▶ What to do:
All lines below containing "control" are to be listed.
[[ Data for this exercise open ]]
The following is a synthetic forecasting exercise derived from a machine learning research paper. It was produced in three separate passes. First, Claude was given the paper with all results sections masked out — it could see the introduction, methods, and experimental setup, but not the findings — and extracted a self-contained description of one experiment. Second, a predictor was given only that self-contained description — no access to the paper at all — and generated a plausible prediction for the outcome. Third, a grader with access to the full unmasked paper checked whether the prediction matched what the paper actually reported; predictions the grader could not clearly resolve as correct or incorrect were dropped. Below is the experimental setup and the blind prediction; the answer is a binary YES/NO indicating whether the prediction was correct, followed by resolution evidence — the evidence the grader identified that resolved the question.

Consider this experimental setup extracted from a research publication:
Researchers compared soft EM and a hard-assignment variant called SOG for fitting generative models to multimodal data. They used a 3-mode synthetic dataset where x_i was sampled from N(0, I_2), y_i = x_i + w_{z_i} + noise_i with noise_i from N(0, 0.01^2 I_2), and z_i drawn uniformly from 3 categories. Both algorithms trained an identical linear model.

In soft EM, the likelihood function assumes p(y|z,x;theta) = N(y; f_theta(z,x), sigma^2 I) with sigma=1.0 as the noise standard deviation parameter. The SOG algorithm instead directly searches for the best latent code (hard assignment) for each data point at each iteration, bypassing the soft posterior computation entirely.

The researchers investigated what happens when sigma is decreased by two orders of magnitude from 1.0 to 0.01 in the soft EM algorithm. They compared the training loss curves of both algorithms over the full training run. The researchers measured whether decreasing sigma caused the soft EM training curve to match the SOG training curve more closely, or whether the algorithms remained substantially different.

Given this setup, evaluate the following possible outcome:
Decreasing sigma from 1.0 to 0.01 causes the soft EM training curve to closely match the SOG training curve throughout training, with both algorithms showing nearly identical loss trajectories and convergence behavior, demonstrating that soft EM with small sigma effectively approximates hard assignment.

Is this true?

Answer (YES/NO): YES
[[ Data for this exercise closed ]]
[[ Data for this exercise open ]]
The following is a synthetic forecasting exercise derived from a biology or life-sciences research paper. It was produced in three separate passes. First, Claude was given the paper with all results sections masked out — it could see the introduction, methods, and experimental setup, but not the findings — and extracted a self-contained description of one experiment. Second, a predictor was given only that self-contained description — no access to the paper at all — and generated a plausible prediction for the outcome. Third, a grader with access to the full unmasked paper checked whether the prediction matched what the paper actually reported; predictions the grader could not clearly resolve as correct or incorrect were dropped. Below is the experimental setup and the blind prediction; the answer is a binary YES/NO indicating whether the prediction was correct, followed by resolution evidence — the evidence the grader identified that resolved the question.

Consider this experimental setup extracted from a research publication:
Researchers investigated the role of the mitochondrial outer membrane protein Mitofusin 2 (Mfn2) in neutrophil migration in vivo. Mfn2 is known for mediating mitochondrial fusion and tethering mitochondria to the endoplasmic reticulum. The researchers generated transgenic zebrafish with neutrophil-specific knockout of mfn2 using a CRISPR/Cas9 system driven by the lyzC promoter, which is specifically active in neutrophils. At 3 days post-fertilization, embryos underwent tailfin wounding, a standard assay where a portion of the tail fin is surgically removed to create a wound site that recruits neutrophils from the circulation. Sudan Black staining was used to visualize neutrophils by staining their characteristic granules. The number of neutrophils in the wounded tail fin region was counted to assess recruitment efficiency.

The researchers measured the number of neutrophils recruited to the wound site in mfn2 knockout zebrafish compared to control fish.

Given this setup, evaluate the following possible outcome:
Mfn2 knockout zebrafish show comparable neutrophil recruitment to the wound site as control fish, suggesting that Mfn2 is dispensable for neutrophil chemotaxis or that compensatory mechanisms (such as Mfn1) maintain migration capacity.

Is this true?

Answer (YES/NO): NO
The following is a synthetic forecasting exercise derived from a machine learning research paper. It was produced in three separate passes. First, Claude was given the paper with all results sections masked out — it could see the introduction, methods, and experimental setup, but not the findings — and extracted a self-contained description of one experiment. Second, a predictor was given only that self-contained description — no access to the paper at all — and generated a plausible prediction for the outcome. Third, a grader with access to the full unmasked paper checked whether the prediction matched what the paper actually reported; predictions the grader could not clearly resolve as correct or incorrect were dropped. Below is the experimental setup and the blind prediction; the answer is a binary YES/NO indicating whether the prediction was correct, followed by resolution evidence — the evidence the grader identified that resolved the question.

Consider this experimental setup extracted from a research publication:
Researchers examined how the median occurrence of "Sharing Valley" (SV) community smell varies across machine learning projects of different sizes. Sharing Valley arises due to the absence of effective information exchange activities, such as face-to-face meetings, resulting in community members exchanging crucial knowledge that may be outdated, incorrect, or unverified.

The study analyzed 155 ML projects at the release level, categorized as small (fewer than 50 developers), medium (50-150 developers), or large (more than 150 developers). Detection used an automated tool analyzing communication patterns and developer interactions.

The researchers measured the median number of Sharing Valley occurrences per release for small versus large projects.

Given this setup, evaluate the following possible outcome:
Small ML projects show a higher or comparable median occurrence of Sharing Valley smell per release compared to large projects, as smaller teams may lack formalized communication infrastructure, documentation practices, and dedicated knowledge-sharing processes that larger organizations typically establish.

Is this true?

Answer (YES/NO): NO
[[ Data for this exercise closed ]]
▶ Answer for the task:
The researchers measured the number of neutrophils recruited to the wound site in mfn2 knockout zebrafish compared to control fish.
Mfn2 knockout zebrafish show comparable neutrophil recruitment to the wound site as control fish, suggesting that Mfn2 is dispensable for neutrophil chemotaxis or that compensatory mechanisms (such as Mfn1) maintain migration capacity.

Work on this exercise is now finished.